- **Exercise goal**
Please restate each line of the data below exactly. Omit all images.

- **Material provided**
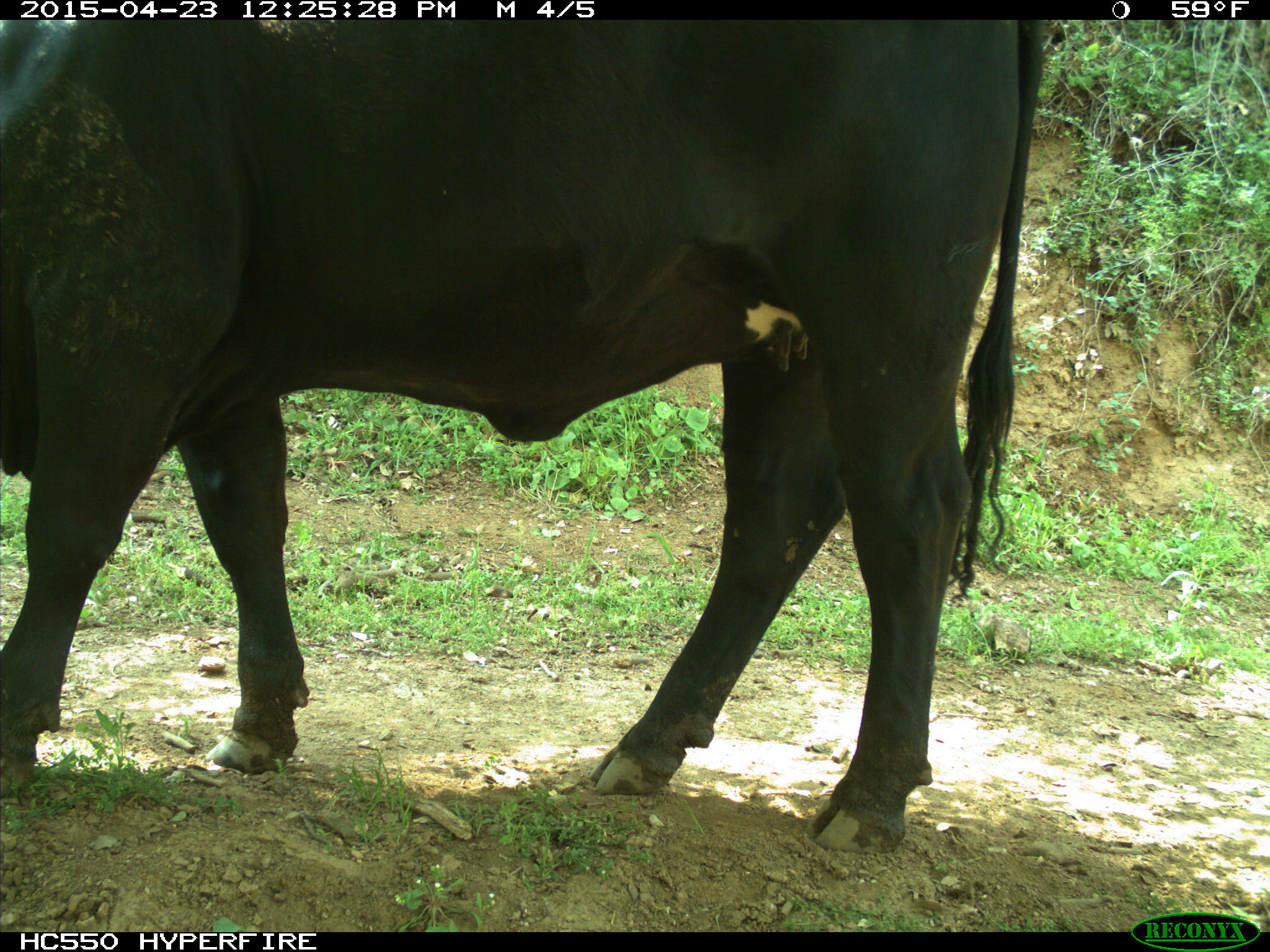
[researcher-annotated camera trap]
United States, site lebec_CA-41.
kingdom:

- **The completed task**
[researcher-annotated camera trap]
United States, site lebec_CA-41.
kingdom:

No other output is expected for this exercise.